Cemal Külünkoğlu Meali
En’âm Suresi 159. Ayet Açıklaması
“İnançların bütünlüğü” neden kastedilen İslâm Dininin kendisidir. Hangi tarihi isimlendirme altında olursa olsun Allah’a inanan ve dinine tabi olan herkes bu mesajın doğrudan muhatabıdır. Müslümanlar da bu mesajdan üzerlerine düşeni almak zorundadır. Zira bugün Müslümanların yaşadığı İslam’la Allah’ın gönderdiği İslam aynı değildir. Müslümanların yaşadığı İslam’a baktığımızda görüyoruz ki; bidatlerle, hurafelerle, menkıbelerle yozlaştırılan din statik bir hal alarak Arap kültürüyle bütünleşmiş ve daha sonra farklı grupların, mezheplerin, cemaatlerin elinde aslını kaybederek tanınmaz hale gelmiştir. Öyle ki; Rabbi Allah olan lakin Allah’ı dara düştüğü zaman hatırlayan, peygamberi Muhammed olan ancak Hz. Muhammed’i sadece bir şefaatçi olarak gören, kitabı Kur’an olan fakat Kur’an’ı bir tılsım gibi düşünen, dini İslam olan ama İslam’ı bir kimlik olarak kullanan, aklı olan ama aklını işletmek yerine atalarının aklıyla yaşayan bir ümmet meydana gelmiştir.

160-
Kim (İlâhî mahkemeye) bir iyilikle gelirse yaptığının on katını kazanacaktır; ama kim de bir kötülükle gelirse onun aynısıyla cezalandırılacaktır: fakat hiç kimseye haksızlık yapılmayacaktır.

Mustafa İslamoğlu Meali
En’âm Suresi 160. Ayet Açıklaması
Haseneye fazlasıyla kıymet biçileceği muştusu (Hasenat ve sâlihât farkı için bkz: 103:3, not 4). Yunus 26’daki ziyadenin bir açılımı niteliğindedir. Rakam bildirilmesi, insan zihninin çalışma yasasıyla alâkalı bir teşvik ifadesidir. Matematiğin diliyle söylersek: Ölçülemeyen değerlendirilemez, değerlendirilemeyen artırılamaz. Eylem kalitesinin artması için ölçme ve değerlendirme yeteneğinin önemine dikkat çekilmektedir.

161-
De ki: Rabbim beni doğru yola, İbrâhim'in dimdik ayakta duran, batıldan uzak, tamamen Hakka yönelmiş tevhit dinine iletti. O, asla müşriklerden olmamıştı. 

Suat Yıldırım Meali
En’âm Suresi 161. Ayet Açıklaması
Allah Teâlâ’nın tevhidin atası ve her zaman gerçek inancın temsilcisi Hz. İbrâhim (a.s.)’ın dinini zikretmesi düşündürücüdür.

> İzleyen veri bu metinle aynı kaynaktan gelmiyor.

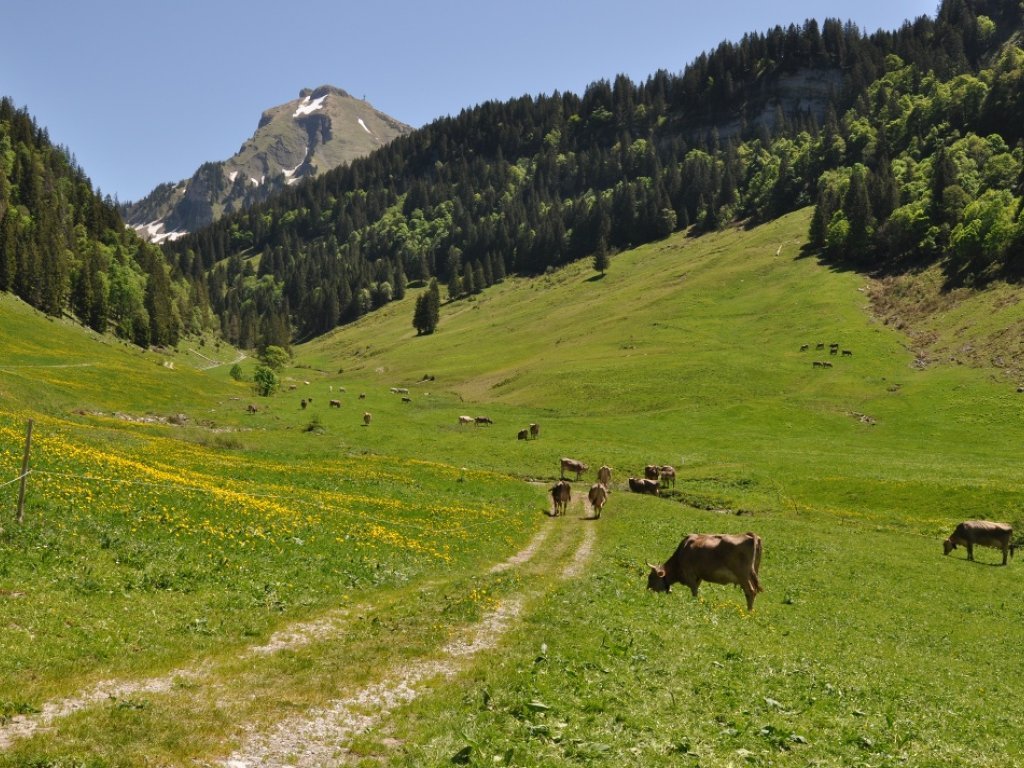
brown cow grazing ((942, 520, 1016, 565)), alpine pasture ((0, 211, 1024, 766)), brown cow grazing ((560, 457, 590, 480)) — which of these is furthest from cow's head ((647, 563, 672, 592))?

Kendisine Yahudi, Hıristiyan adlarını takanlar da Arap müşrikleri de Hz. İbrâhim’e tam bir saygı ve bağlılık gösteriyorlardı. Bu ayet Hz. Muhammed’in, Hz. İbrâhim’in onun dâvetini yenilemekten başka bir şey yapmadığını, dolayısıyla ona mensup olmayı şeref saydığını göstermekte ve diğer din mensuplarını da Hz. İbrahim'e sadık bir mensup olmaya dâvet etmektedir.

162- 
De ki: “Benim tüm istek ve arzum, bütün ibadetlerim, hayatım ve ölümüm âlemlerin Rabbi olan Allah içindir!

Mustafa İslamoğlu Meali
En’âm Suresi 162. Ayet Açıklaması
Lafzen: “salâtım”. Burada, salâtın “dua, istek, destek istemek- destek vermek” gibi kök anlamlarına bir atıf (Bkz: 5:12 ve 87: 15, notlar 20 ve 15. Krş: Zâdu’l-Mesîr, 2:3’ün tefsiri).
Nusuk özelde “kurban” için kullanılsa da genelde tüm ibadetleri ifade eder (Bkz: 2:200, not 336 ve 22:34, not 50). Bu ayet, Kur’an’ın Müminlerine talim ettirdiği and’dır. İnsanı Allah ‘en güzel kıvamda’ yaratmış, kıvamını bulması için üstün yetilerle donatarak yolun başına bırakmıştır. Böylece insanı kendi kendisine emanet etmiştir. Eğer insan emanete sadâkat göstermek istiyorsa, kendisini Allah’a adayacaktır. Zira insanın kendisini armağan edeceği ve aldanmayacağı tek kapı Allah’ın kapısıdır. Allah dışındaki bir kapıya adanış bin aldanıştır. Zira insana ‘değerini’ yalnızca Allah verir. Bu yüzden kendisini Allah’a armağan edene fiyat biçilemez. Fiyat biçilenin ise değeri olmaz. Onu alan da çıkar, satan da. Bu ayet muhatabına bu hakikati tebliğ eder.